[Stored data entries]
*** Begin section ***

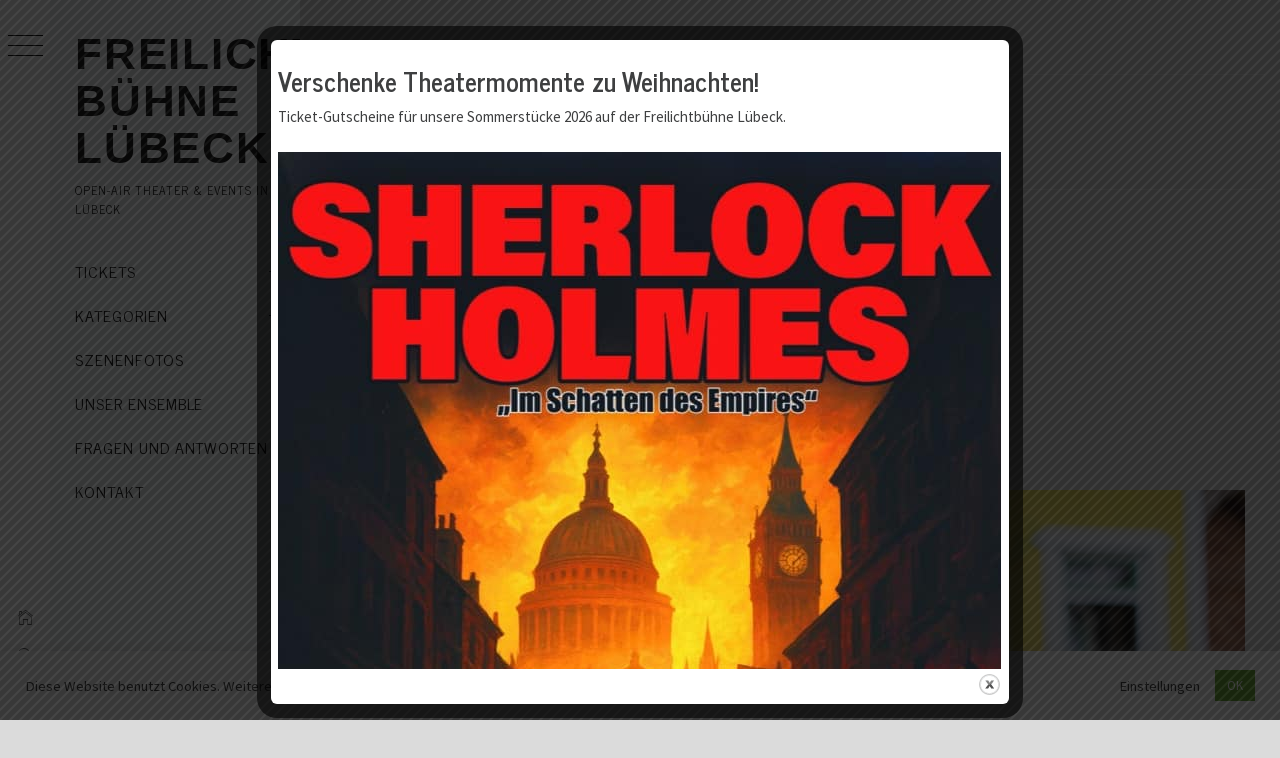

--- FILE ---
content_type: text/css
request_url: https://freilichtbuehne-luebeck.de/wp-content/uploads/so-css/so-css-minimal-grid.css?ver=1609893878
body_size: 254
content:
.entry-date.published {
  display: none;
}

.masonry-grid.masonry-col article .entry-content p {
  margin-top: -20px;
}

.single .posted-on {
  display: none;
}

.single .byline {
  display: none;
}

.site-copyright {
  display: none;
}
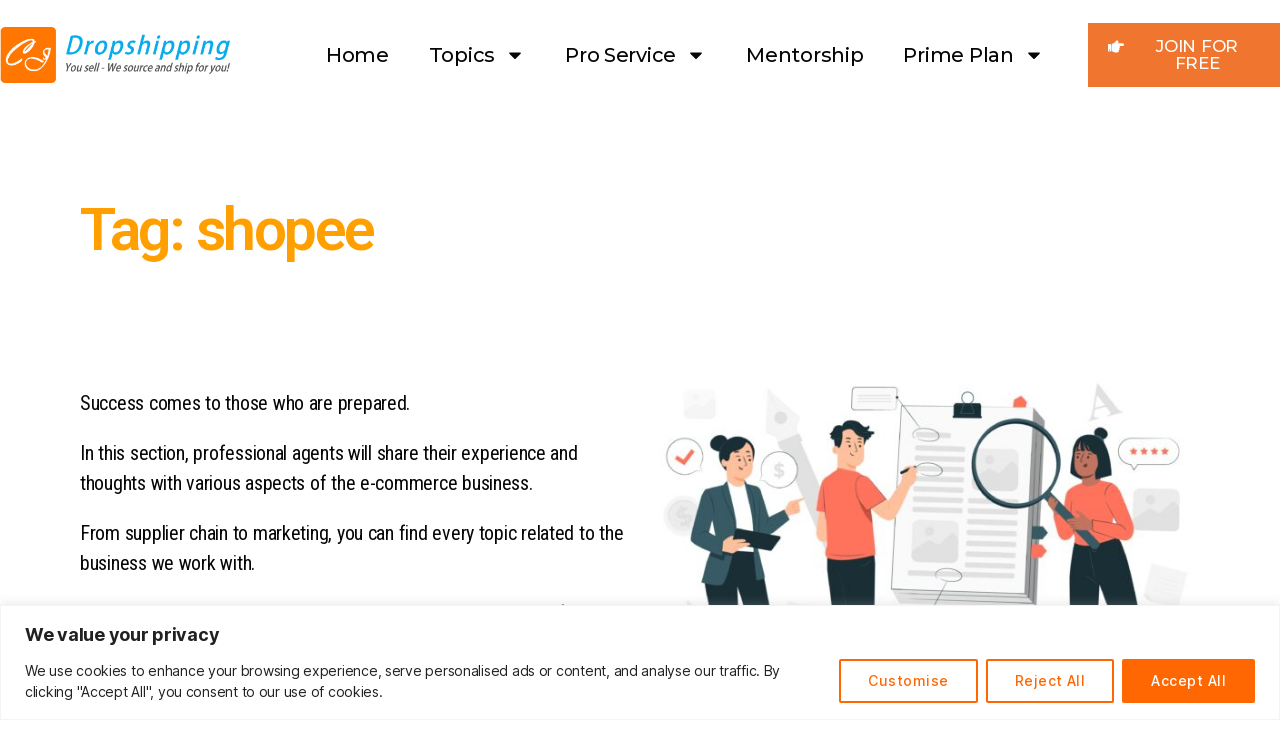

--- FILE ---
content_type: text/css
request_url: https://cjdropship.com/wp-content/uploads/elementor/css/post-24322.css?ver=1710236137
body_size: 226
content:
.elementor-24322 .elementor-element.elementor-element-3d0983d{margin-top:0%;margin-bottom:-4%;}.elementor-24322 .elementor-element.elementor-element-caaa7ff .elementor-heading-title{color:#FFA000;}.elementor-24322 .elementor-element.elementor-element-caaa7ff > .elementor-widget-container{margin:0% 0% 0% 0%;padding:0px 0px 0px 0px;}.elementor-24322 .elementor-element.elementor-element-5fd7492{color:#070707;font-family:"Roboto Condensed", Sans-serif;font-size:20px;font-weight:400;}.elementor-24322 .elementor-element.elementor-element-0196554 > .elementor-widget-container{margin:-15% 0% 0% 0%;}.elementor-24322 .elementor-element.elementor-element-0d5fddc{margin-top:-50px;margin-bottom:0px;}.elementor-24322 .elementor-element.elementor-element-b841e08 .elementor-post__meta-data span + span:before{content:"•";}.elementor-24322 .elementor-element.elementor-element-b841e08{--grid-column-gap:30px;--grid-row-gap:35px;}.elementor-24322 .elementor-element.elementor-element-b841e08 .elementor-post__title, .elementor-24322 .elementor-element.elementor-element-b841e08 .elementor-post__title a{font-family:"Roboto", Sans-serif;font-size:24px;font-weight:600;}.elementor-24322 .elementor-element.elementor-element-b841e08 .elementor-pagination{text-align:center;margin-top:50px;}body:not(.rtl) .elementor-24322 .elementor-element.elementor-element-b841e08 .elementor-pagination .page-numbers:not(:first-child){margin-left:calc( 27px/2 );}body:not(.rtl) .elementor-24322 .elementor-element.elementor-element-b841e08 .elementor-pagination .page-numbers:not(:last-child){margin-right:calc( 27px/2 );}body.rtl .elementor-24322 .elementor-element.elementor-element-b841e08 .elementor-pagination .page-numbers:not(:first-child){margin-right:calc( 27px/2 );}body.rtl .elementor-24322 .elementor-element.elementor-element-b841e08 .elementor-pagination .page-numbers:not(:last-child){margin-left:calc( 27px/2 );}.elementor-24322 .elementor-element.elementor-element-b841e08 .elementor-posts-nothing-found{color:#FF9403;font-family:"Roboto Condensed", Sans-serif;font-weight:500;}@media(max-width:767px){.elementor-24322 .elementor-element.elementor-element-0196554 > .elementor-widget-container{margin:0px 0px 0px 0px;}}@media(min-width:768px){.elementor-24322 .elementor-element.elementor-element-6d3d15a{width:50.263%;}.elementor-24322 .elementor-element.elementor-element-5e2f5bc{width:49.562%;}.elementor-24322 .elementor-element.elementor-element-f4d2a81{width:100%;}}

*** End section ***

Your goal >>
Please print an exact copy of the records, with no pictures.

Solved problem >>
--- FILE ---
content_type: text/css
request_url: https://freilichtbuehne-luebeck.de/wp-content/uploads/so-css/so-css-minimal-grid.css?ver=1609893878
body_size: 254
content:
.entry-date.published {
  display: none;
}

.masonry-grid.masonry-col article .entry-content p {
  margin-top: -20px;
}

.single .posted-on {
  display: none;
}

.single .byline {
  display: none;
}

.site-copyright {
  display: none;
}

--- FILE ---
content_type: text/css
request_url: https://cjdropship.com/wp-content/uploads/elementor/css/post-24322.css?ver=1710236137
body_size: 226
content:
.elementor-24322 .elementor-element.elementor-element-3d0983d{margin-top:0%;margin-bottom:-4%;}.elementor-24322 .elementor-element.elementor-element-caaa7ff .elementor-heading-title{color:#FFA000;}.elementor-24322 .elementor-element.elementor-element-caaa7ff > .elementor-widget-container{margin:0% 0% 0% 0%;padding:0px 0px 0px 0px;}.elementor-24322 .elementor-element.elementor-element-5fd7492{color:#070707;font-family:"Roboto Condensed", Sans-serif;font-size:20px;font-weight:400;}.elementor-24322 .elementor-element.elementor-element-0196554 > .elementor-widget-container{margin:-15% 0% 0% 0%;}.elementor-24322 .elementor-element.elementor-element-0d5fddc{margin-top:-50px;margin-bottom:0px;}.elementor-24322 .elementor-element.elementor-element-b841e08 .elementor-post__meta-data span + span:before{content:"•";}.elementor-24322 .elementor-element.elementor-element-b841e08{--grid-column-gap:30px;--grid-row-gap:35px;}.elementor-24322 .elementor-element.elementor-element-b841e08 .elementor-post__title, .elementor-24322 .elementor-element.elementor-element-b841e08 .elementor-post__title a{font-family:"Roboto", Sans-serif;font-size:24px;font-weight:600;}.elementor-24322 .elementor-element.elementor-element-b841e08 .elementor-pagination{text-align:center;margin-top:50px;}body:not(.rtl) .elementor-24322 .elementor-element.elementor-element-b841e08 .elementor-pagination .page-numbers:not(:first-child){margin-left:calc( 27px/2 );}body:not(.rtl) .elementor-24322 .elementor-element.elementor-element-b841e08 .elementor-pagination .page-numbers:not(:last-child){margin-right:calc( 27px/2 );}body.rtl .elementor-24322 .elementor-element.elementor-element-b841e08 .elementor-pagination .page-numbers:not(:first-child){margin-right:calc( 27px/2 );}body.rtl .elementor-24322 .elementor-element.elementor-element-b841e08 .elementor-pagination .page-numbers:not(:last-child){margin-left:calc( 27px/2 );}.elementor-24322 .elementor-element.elementor-element-b841e08 .elementor-posts-nothing-found{color:#FF9403;font-family:"Roboto Condensed", Sans-serif;font-weight:500;}@media(max-width:767px){.elementor-24322 .elementor-element.elementor-element-0196554 > .elementor-widget-container{margin:0px 0px 0px 0px;}}@media(min-width:768px){.elementor-24322 .elementor-element.elementor-element-6d3d15a{width:50.263%;}.elementor-24322 .elementor-element.elementor-element-5e2f5bc{width:49.562%;}.elementor-24322 .elementor-element.elementor-element-f4d2a81{width:100%;}}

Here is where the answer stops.